Here are my two pieces of prose which should prove interesting.
KNOW THY PLACE
I was bold, brash and covered in dark stains. Too many drinks and too many falls into the brown mire and slush as I walked from my shack to meet her had been my downfall. Why I had allowed myself to fall so low was beyond my current level of stupidity. It was her fault; it was always her fault. But how could I hate and detest this woman of my dreams? The red mist of anger had descended but at least it disappeared quickly. Yet, leaving me in a haze of grey despondency was unfair. Maybe, I was going mad?
I can still see her delicate footprints in the melting snow. Clothed in a long white dress and matching shawl, I’m surprised Helen stayed so long. At least I understood why she said her goodbyes to a simple gardener like me. But why did she kiss my cheek?
Her father hated me, her brother wanted to kill me and only her mother tolerated my presence. Her family would protect her from any suitor, especially one so low in the world. Yet, none of their threats had come to fruition for whilst she was their yellow rose, highly scented and in full bloom, Helen had always been strong-willed. She tolerated no interference from her family about whom she spoke to.
No, it was my mistake, my boldness in giving her the first red camellia of the season that caused my downfall. Her family believed, correctly, I was in love with Helen. With her carefree innocence and her generous smile, I hoped my love would overcome her parents' prejudice. Being so nice to me, I was sure she felt the same. Sadly, it wasn’t only her parents tearing us apart.
Hearing her last words before she walked away drove a nail into my throbbing heart. Helen had agreed to wed another, a man much older, a grey haired man. And one very wealthy.

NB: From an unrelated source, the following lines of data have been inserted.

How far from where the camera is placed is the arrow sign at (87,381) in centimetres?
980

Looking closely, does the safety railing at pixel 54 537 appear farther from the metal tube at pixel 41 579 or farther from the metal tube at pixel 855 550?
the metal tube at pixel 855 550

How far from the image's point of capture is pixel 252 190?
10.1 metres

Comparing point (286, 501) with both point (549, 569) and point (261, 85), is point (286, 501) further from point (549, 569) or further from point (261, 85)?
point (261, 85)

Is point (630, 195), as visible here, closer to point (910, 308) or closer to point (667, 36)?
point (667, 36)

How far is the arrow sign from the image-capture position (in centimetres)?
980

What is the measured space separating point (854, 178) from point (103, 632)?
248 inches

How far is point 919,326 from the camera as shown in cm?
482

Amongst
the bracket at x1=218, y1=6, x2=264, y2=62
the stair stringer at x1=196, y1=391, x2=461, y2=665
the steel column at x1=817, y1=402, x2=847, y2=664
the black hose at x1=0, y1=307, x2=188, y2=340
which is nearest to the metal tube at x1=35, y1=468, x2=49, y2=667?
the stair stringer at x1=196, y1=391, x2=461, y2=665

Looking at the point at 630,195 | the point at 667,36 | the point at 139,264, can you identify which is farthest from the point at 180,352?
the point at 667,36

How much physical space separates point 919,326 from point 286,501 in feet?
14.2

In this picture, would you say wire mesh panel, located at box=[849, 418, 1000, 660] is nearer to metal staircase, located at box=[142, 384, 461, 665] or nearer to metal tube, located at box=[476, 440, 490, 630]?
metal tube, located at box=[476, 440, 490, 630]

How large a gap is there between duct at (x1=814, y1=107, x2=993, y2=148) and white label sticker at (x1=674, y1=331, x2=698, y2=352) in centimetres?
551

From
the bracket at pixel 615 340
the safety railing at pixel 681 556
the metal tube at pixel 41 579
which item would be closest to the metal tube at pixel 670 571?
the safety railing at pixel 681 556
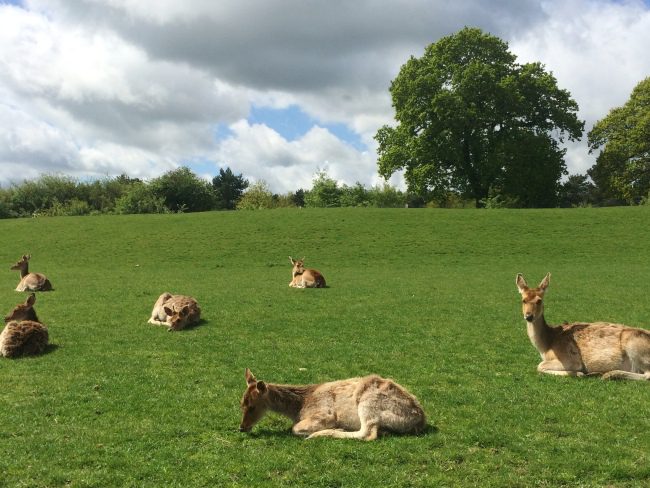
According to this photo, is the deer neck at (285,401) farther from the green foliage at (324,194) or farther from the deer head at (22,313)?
the green foliage at (324,194)

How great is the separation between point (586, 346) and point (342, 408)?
542 centimetres

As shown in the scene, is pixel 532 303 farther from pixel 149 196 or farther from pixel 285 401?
pixel 149 196

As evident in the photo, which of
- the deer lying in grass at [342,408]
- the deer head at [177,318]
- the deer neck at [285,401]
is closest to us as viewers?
the deer lying in grass at [342,408]

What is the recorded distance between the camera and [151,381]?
10.2m

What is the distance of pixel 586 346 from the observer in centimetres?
1044

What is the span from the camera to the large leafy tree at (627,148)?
2552 inches

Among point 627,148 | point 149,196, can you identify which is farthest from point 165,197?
point 627,148

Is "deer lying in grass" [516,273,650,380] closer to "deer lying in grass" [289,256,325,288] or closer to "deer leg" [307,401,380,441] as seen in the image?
"deer leg" [307,401,380,441]

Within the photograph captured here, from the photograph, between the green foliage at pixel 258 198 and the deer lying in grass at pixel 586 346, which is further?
→ the green foliage at pixel 258 198

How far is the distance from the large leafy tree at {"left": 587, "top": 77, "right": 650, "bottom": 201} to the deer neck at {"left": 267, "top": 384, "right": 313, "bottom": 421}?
6821 centimetres

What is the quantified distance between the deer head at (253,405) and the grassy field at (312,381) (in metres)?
0.23

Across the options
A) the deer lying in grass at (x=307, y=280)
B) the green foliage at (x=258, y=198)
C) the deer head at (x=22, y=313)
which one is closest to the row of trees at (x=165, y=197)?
the green foliage at (x=258, y=198)

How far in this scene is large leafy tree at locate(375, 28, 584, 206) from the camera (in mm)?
57875

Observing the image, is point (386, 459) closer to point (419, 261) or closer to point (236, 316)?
point (236, 316)
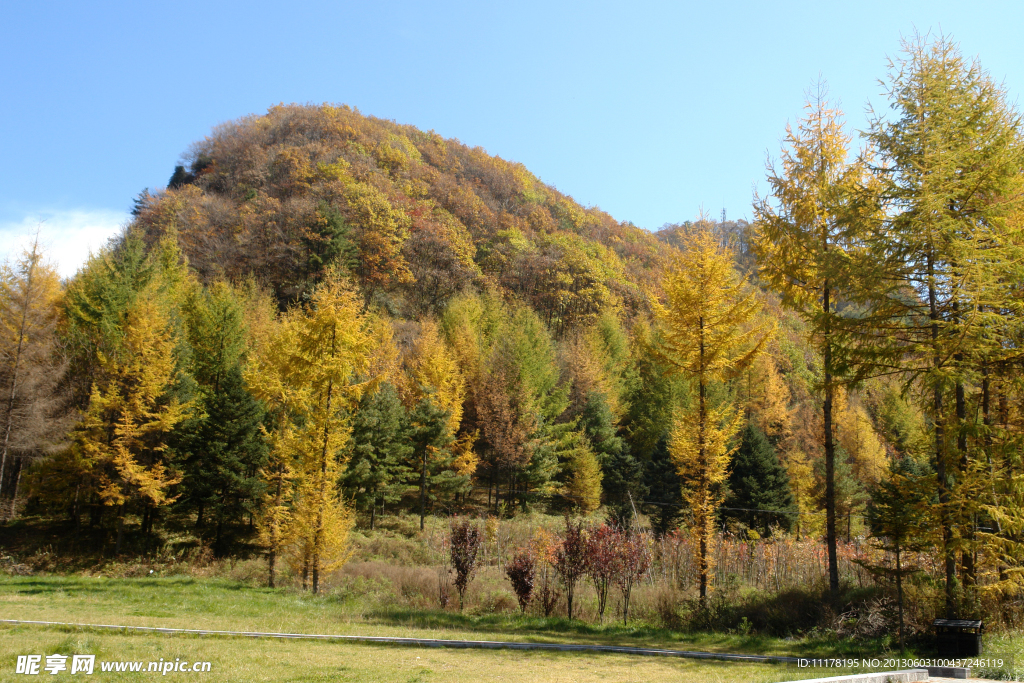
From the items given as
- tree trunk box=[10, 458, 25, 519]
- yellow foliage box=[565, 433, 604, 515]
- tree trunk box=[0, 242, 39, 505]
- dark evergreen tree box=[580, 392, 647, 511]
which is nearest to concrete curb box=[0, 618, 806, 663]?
tree trunk box=[0, 242, 39, 505]

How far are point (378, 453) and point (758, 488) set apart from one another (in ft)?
66.9

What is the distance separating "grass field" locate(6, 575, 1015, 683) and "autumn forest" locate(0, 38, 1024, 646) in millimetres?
1927

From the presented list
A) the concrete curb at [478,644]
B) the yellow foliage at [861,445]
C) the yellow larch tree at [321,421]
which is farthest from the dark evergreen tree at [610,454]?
the concrete curb at [478,644]

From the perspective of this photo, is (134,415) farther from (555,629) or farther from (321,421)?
(555,629)

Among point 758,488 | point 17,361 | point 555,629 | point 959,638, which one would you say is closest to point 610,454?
point 758,488

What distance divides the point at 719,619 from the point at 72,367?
3003 centimetres

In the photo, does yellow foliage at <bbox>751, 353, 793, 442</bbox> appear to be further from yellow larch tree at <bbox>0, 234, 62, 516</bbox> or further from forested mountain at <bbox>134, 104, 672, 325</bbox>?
yellow larch tree at <bbox>0, 234, 62, 516</bbox>

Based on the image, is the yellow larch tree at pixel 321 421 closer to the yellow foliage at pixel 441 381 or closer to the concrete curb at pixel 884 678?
the concrete curb at pixel 884 678

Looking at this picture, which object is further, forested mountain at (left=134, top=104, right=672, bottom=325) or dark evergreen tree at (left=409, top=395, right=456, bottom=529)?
forested mountain at (left=134, top=104, right=672, bottom=325)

I took one last look at her lithe body as she disappeared through the side gate and put my head in my hands. My eyes were moist and I needed an outlet. The purple mist enveloped my brain, turning rational thought into evil deeds. I threw my pitchfork into the wooden door of the nearby shed and screamed at my fate. My mind was a whirl of colours, the hues overpowering. I put one hand across my throat for my breathing was more ragged than I'd ever known it to be.
After inhaling deeply many times the colours of confusion slowly ebbed away. Instead, I saw myself riding the waves of a crimson sea with a spear in one hand.
"Someone will pay." I was screaming the words over and over.
And as I made my vow, my clarity of purpose slowly emerged from the befuddlement inside my head.
I only had one thought now.
Revenge was best served cold.
Once I finished the piece of flash fiction, I wanted to write another piece, an unusual piece about colours. I’d love to know what you think of this one.
CHOOSING THE RIGHT COLOUR
Blue is the colour screamed the home fans.
Red is for the devils, retorted the opposition.
White is the programmes yelled the sellers.
Colourless are the heavens, played the band.
Smoky is the meatballs complained the eaters.
Grey is the sky roared the home manager.
Black is his feelings yelled the pundits.
Gold is our desire shouted the winners.
Dark is our hearts whispered the losers.